Wednesday, 9 December 2015

Time Trial

Time to take measure of where i go next. Holidays are here and they couldnt have come at a better time. Even though I'm learning tons and enjoying this program fully, I am still ready for a break. After a few months of working full time and going to school full time and being a Dad part time, this little siesta couldn't come at a better time. As the winter holiday  peaks over the horizon, ill reflect on the recent school term and start to take measure of my plan for this coming year. I want to really start to focus on time management and getting important work done sooner rather than later. I will be trying a few new tips and tricks out that i have had suggested to me over that last few weeks and hopefully those will round out my academic habits a little better. Over the holiday, I plan to read a few books that Jay Robb had suggested when he came to speak to the class. Glass jaw has proven to be quite an interesting read and I'm looking forward to taking sometime to turn a few pages over the coming holiday. The semester that I'm just putting away has been a great learning experience both practically and mentally. This life has many obstacles to traverse and i cant help but fel like ive just gotten on top of this PR one, the next 4 months will either prove me right or wrong but either way im having a great time enjoying this part of the course.

Monday, 7 December 2015

the straight-away

This is it, the straight away that is so familiar. This is the last week of classes of my first semester of my post grad. So many times I have gotten to this final week.
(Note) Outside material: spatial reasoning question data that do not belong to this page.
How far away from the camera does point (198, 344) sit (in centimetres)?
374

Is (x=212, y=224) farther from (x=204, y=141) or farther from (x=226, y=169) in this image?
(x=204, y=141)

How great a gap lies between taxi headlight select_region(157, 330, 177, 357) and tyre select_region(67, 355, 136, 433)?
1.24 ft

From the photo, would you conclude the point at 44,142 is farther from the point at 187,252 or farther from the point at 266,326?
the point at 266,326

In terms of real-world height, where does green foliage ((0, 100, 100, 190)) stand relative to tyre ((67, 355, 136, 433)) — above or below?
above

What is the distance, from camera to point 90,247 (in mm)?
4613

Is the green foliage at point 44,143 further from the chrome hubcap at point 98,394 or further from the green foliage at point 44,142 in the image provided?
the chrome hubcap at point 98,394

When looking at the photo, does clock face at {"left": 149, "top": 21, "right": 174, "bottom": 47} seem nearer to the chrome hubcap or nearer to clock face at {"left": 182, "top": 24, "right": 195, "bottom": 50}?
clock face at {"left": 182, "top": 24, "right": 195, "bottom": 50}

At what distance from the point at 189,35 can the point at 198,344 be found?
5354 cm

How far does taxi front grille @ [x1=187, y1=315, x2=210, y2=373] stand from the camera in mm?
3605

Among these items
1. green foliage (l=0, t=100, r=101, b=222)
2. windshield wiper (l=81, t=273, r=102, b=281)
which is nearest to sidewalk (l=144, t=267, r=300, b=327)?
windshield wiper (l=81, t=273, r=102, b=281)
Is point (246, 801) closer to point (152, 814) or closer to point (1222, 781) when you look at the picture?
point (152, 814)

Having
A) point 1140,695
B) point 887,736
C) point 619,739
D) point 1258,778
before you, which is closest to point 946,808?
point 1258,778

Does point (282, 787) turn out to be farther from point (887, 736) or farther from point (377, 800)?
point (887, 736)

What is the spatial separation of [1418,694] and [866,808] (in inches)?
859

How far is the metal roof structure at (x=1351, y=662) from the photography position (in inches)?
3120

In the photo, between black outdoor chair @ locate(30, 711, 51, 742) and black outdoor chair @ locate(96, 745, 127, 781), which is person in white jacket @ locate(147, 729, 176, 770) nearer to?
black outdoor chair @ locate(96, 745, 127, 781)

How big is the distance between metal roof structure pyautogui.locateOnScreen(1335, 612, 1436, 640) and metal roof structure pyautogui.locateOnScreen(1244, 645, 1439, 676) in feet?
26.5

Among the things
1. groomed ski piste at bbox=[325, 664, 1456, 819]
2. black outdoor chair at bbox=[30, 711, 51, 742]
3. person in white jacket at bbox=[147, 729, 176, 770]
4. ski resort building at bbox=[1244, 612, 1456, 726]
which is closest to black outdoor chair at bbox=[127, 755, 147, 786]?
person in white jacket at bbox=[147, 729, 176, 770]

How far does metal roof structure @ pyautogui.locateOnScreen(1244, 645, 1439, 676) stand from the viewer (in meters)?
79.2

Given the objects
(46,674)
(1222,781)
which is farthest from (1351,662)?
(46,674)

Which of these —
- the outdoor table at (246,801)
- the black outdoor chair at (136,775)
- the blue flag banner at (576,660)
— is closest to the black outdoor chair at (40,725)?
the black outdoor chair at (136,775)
This is when the anxiety slowly start to lift just before it crushes you with Christmas shopping. As the year comes to an end, ill take a quick second to turn around and look back on my year. I have been known to get down on my self in the past about how little i've accomplished with my 30 years and the holidays for me is a great reminder to just take a little time to look back at the past year and try to pin point all the high and low points. School seems to be almost elusive to me, I want to do well but before long that turns into good enough which again wains to just a pass by the end of the semester. Why is it I wonder that we go in with such high intentions then fall off so abruptly.  Is it the pressure to succeed? The fear of failure?....the fear of succeeding? I guess it doesn't matter what slows you down, or what your scared of or even that your scared at all. You just need to just keep my head up and keep pushing forward,
after all this isn't even close to the end of the race, but maybe just another warm up lap before the real race begins.

Tuesday, 1 December 2015

The crossroads

So I've made it. Half way through the academic year and really starting to get a hold of this animal known as PR. Although I do feel like I’ve gotten a grip I know there is still a lot of work to be done. I’ve come to realize that in order to be successful I really have to start managing my time better. This has always been a problem of mine, and I guess recognizing the problem is always the first step. I have found that making physical lists of what I want to do in a day helps in a noticeable way. The things with starting and working towards and finishing a goal like this is that there is always the inevitable anxiety that comes with trying to find that first job , that I almost always feel under qualified to work at anyways . So, arguably the most treacherous part of this journey is just around the next bend. Even though I feel overwhelmed to actually go out and attempt a big boy job, I honestly have this excited voice in the back of my head telling me to push on and that I might actually be able to pull of this miracle. In keeping in tune with  my travel analogy I will adopt a phrase I’ve heard many times in the past but (17)has remained elusive to my life until now , but I guess you could say until now I had trouble seeing the forest for the trees . It’s the nuance of the individual working parts of this career that I find almost musical. All aspects of this career field seem to accentuate each other, they feed off of and also maintain each other in a strong PR plan. The trick now for me is taking all I've learned and all I will learn in the rest of this year to make me the best PR practitioner I can be. I will need to learn to maneuver the path as the hills role my way. Regardless of what the next 5 months will send my way I feel like I am ready for it. Maybe it’s time I stop following a path at all. Maybe instead I should make my own path and lead the way for others that get lost.